#### Text excerpt ####

Top Ten Turkeys of the Year

  That great American Benjamin Frankin is one of the most respected figures throughout our nation’s history. But even he had his off days —- like when he proposed that America’s symbol not be the eagle, but rather the turkey.
  To quote Rick Perry: “Oops.”
  The turkey makes for a great family feast on Thanksgiving, but it’s a lousy image for our great nation.
  In fact, calling somebody a turkey is quite the insult.
  Every year there are turkeys that walk among us. They grab headlines by either making dubious remarks or by flaunting their bad behavior, or both. They are usually obsessed with media coverage, and more often than not the media acts like the rats to these pied pipers.
  And so, here is this year’s list of the Top Ten Turkeys of 2011:
  10. Sarah Palin: Oh, how the mighty have fallen. Princess Photo-Op can’t even manage to get above tenth place on a turkey list. Face it, Mama Grizzly had a bad year. Her descent started with her self-righteous and shamless rant after Congresswoman Gabby Giffords was shot. The Princess tried to make it all about herself. Her rehearsed video was not only an insult to the victims of the Tucson shooting rampage, but to an America that is never ashamed to show compassion. Palin was finally exposed for what many of us have known all along: a pathetic self-promoting brainless twit.
   9. Mitch McConnell: The Republican Senate Minority Leader from Kentucky said that his party’s top priority was to make sure Barack Obama was a one-term president. Not to put Americans back to work or turn the economy around. This turkey with the brain of a glazed yam is more concerned about an election a year off and will let the economy continue to sink deeper into the abyss. Makes sense, since his party designed the blueprint that got us there in the first place.

####

Write the next part of the "Top Ten Turkeys of 2011" list, picking up after the entry on Mitch McConnell. The lines that follow come from a different source.

#### Information provided ####

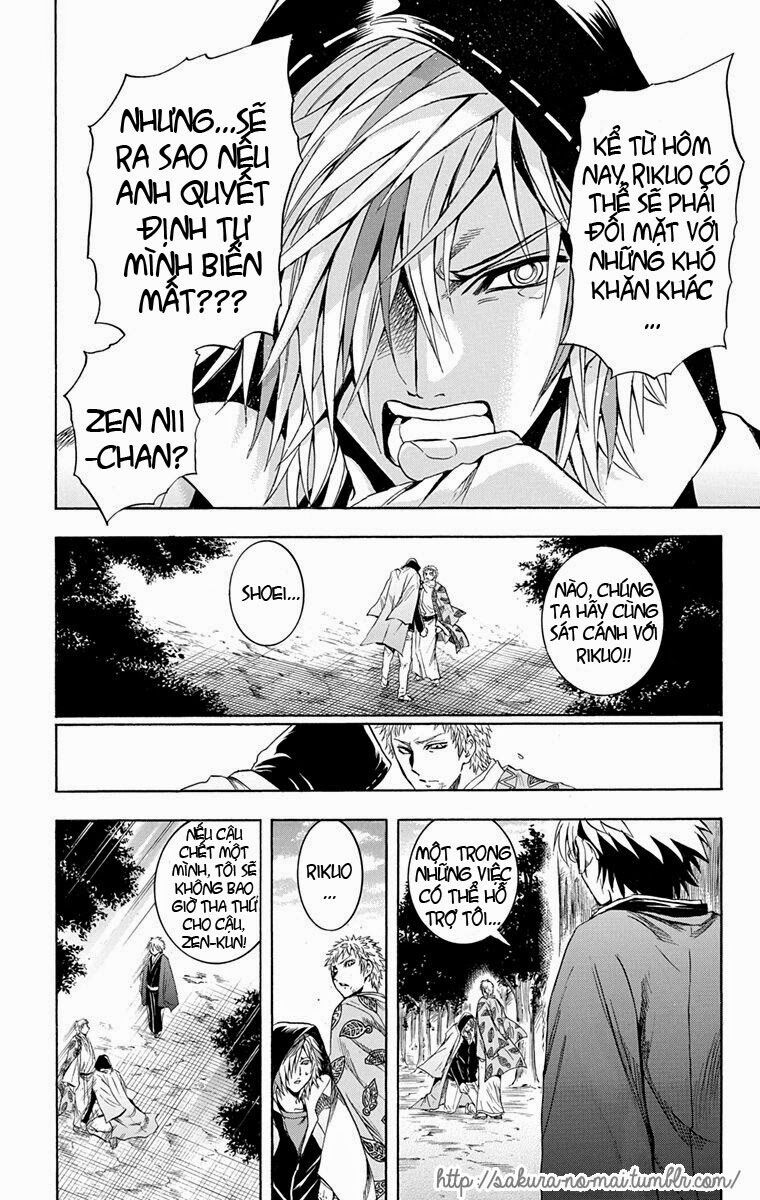 Bách Quỷ Dạ Hành: Chapter 210.1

####

Expected output:
   8. Ahh-nold: The former gov of California fathered a child 11 years ago out of wedlock with a maid he kept on his payroll as a domestic for him and his wife Maria Shriver. All the time the little terminator was running around the Schwarzeneggar household. Shriver ended up divorcing the governator after apparently never realizing that the kid was a dead ringer for the Kindergarten Cop. Ahh-nold never fessed up to this while in office. The fact that he had the glockenspiels to parade his gapped-toothed spawn around the household with all the other kinders makes him a turkey with all the dressing.
   7. Pepper spraying cops: The gestapo tactics of real police officers in New York and campus cops using pepper spray on Occupy Wall Street protesters who have the right to assembly foreshadows what will happen if the radical right wing-nuts get control of the House, Senate and White House. Welcome to the Deep South of 1963. Still, the most radical use of pepper spraying college coeds didn’t take place in Mississippi, Alabama or any other of the many militia states in the Union. It took place on the campus of UC Davis, in the bastion of liberalism, Northern California. Pelosi territory. Irony, what a concept.
   6. Audiences at Republican presidential debates: They applauded the number of executions during Rick Perry’s tenure as governor of Texas, they booed a serviceman on the frontlines in Iraq after he told the audience he was gay, they said “let him die” when responding to a hypothetical question about a young man dying who doesn’t have health insurance, and they hooted and hollered when candidates said they would bring back waterboarding. No white or dark meat for these cannibals, just raw red meat.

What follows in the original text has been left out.